The start of this year has been a busy couple of months for me, as we tackled the next phase of Credera/Omnicom’s acquisition of BrightGen - becoming One Credera. That is all firmly in the rear view mirror now, and while I’m still battling the muscle memory of typing my old email address everywhere, I’m able to focus a lot more of my time back where it belongs - Salesforce and related technology. So has anything been happening while I’ve been away?
Salesforce
Spring ‘24
The Spring ‘24 release of Salesforce went live in early/mid February with some fine new features like the Null Coalescing Operator. But the real excitement for me was in the beta and preview features - Scratch Org Snapshots, Zip Handling in Apex, and Dynamic Formula Evaluation in Apex all look really cool, and you can play around with all of them in scratch/developer orgs.

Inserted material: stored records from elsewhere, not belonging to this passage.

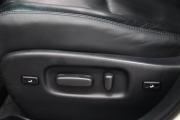 Toyota Highlander II (XU40) Рестайлинг Сургут  - изображение 52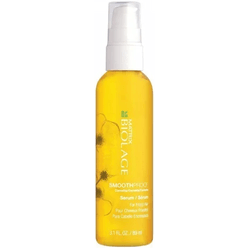 Сыворотка для волос SmoothProof Serum, 89 мл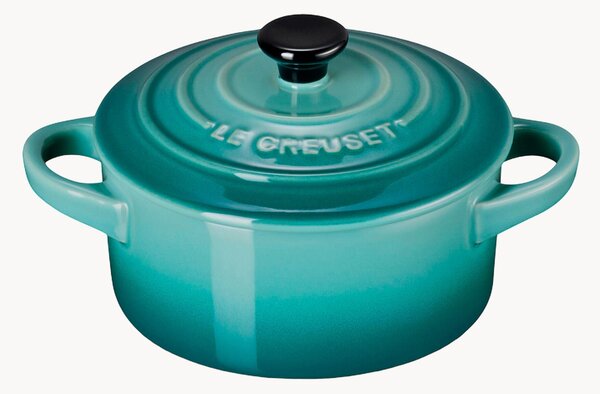Hrnec Mini Cocotte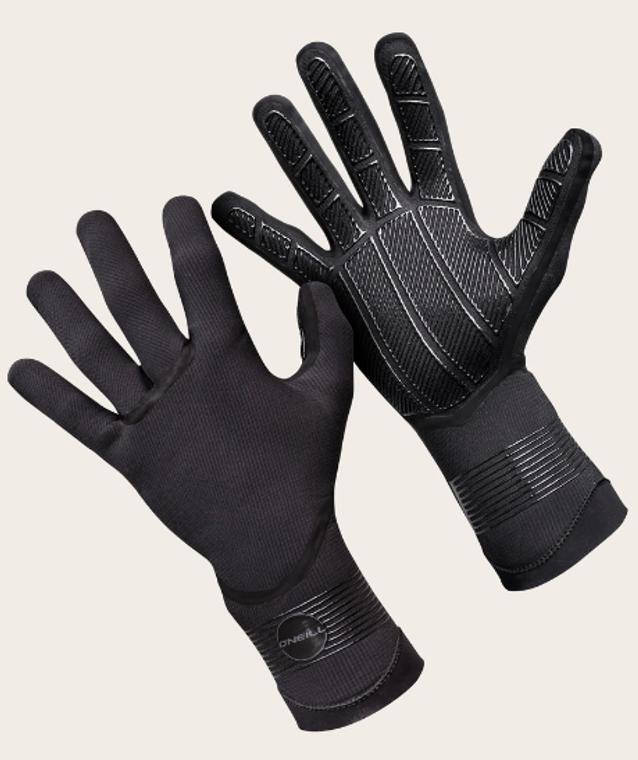 Psychotech 3Mm Gloves 5104 WETSUIT   ACCESSORIE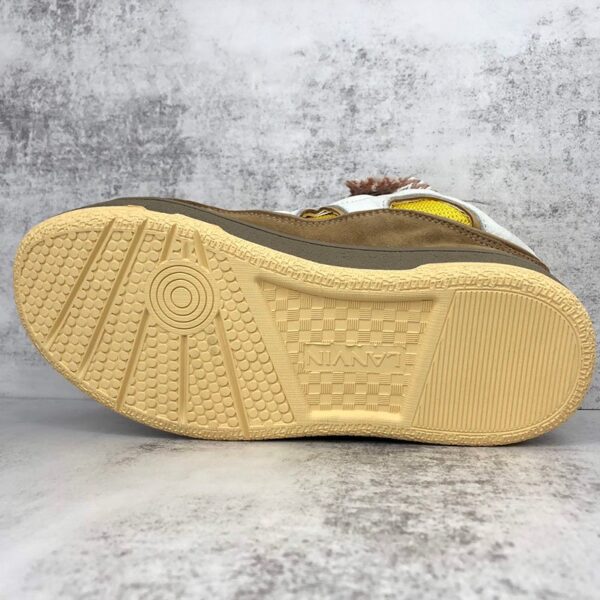 Lanvin Curb - Image 7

One item that didn’t go GA with the Spring ‘24 release was Prompt Builder, and I was expecting a delay at the end of February as there was so little noise about it on the socials, whereas Marc Benioff would usually be putting out all sorts of teasers. As usual, what do I know? Taking advantage of the extra day as we’re in a leap year, Prompt Builder burst into GA on 29th February, while Einstein Copilot entered beta at the same time.
TrailblazerDX
It felt like the dust had just settled on the Prompt Builder and Einstein Copilot news when we heard it all over again, and more, at the TrailblazerDX keynote. The demos were a lot better than I’d seen before, and put a great story on how Generative AI can help Salesforce customers at a high end resort hotel. Sadly the keynote is probably the closest I’ll get to Turtle Bay Resort, but we can’t have everything (where would we put it?).
We also saw a slight change in the messaging around the role of humans in the brave new world of AI - it’s now Human at the Helm, rather than AI needing all it’s work approved before it can be used.
There were a number of interesting announcements at TrailblazerDX - the Einstein Trust Layer becoming a little more accessible/configurable, Einstein for Developers now having far less onerous terms of use, and a wealth of roadmap information for Lightning Web Components and Apex. You can see more of this via the slide deck that I presented at the March event of the London Salesforce Developers community group - the recording will take a little longer but will be available on our Youtube channel in the fullness of time.
There’s a whole bunch of recorded sessions available on Salesforce+ and Youtube - all you need is a couple of hundred hours to work through them all!
Farewell Workflow/Process Builder
The day everyone knew was coming is here - Salesforce have announced the end of support for Workflow and Process Builder on December 31st 2025. These tools have been faithful servants over the years, but they are showing their age and limitations, and there are better options available now. While the end of 2025 might sound like a long way away, it’s only 21 months, so get cracking on your migration to Lightning Flow.
AI
There’s been tons of news on the AI front - new models abound, Google’s Gemini got off to a torrid start, but seems to have settled down. OpenAI teased content from Sora, its impressive AI video generator, but were unable (or unwilling) to explain what content it had been trained on.
We’ve been introduced to Devin - “the first AI software engineer”. The videos accompanying this are impressive - apps going from concept to production with little human effort required. Is this the end for developers? Not according to Reddit. Feedback is that while it is good at creating new apps, it struggles with existing ones because of the context required to understand an app, and the fact that this may not exist in the codebase. Like many LLMs - good at following instructions, not so good at solving problems.
The Stack Overflow podcast had a great episode recently, entitled “Is AI making your code worse?” - in this, Bill Harding, CEO of GitClear, discussed the quality of AI code and the impact on productivity. So far so familiar. The difference here was not limiting to the perspective of how quickly can AI turn your instructions into code. Rather they looked at how quickly AI generated code needed to be changed after it was committed (code churn), whether it was generating code that already existed elsewhere in the repository (churn code), and if it could act like a real developer and find some existing code that could be reworked to handle the new use case. Well worth a listen.
Air Canada probably had the most column inches in the AI space, where in spite of their best efforts they were held responsible for advice given by their chatbot. Tips to avoid this in future include the chatbot establishing at the start of every conversation that it may be worse than useless : "Experts told the Vancouver Sun that Air Canada may have succeeded in avoiding liability in Moffatt's case if its chatbot had warned customers that the information that the chatbot provided may not be accurate.". I’m not sure how quickly AI will take all our jobs if it starts every interaction advising that it can’t be trusted!
Me
I’ve been playing around with Prompt Builder and Copilot quite a bit recently:
As these features are either very new or in beta, they are a little more challenging than usual to work with, and more than a little picky about what Apex they will accept. The fact remains it’s a very exciting time to be in the technology industry, and I can’t wait to see what comes next!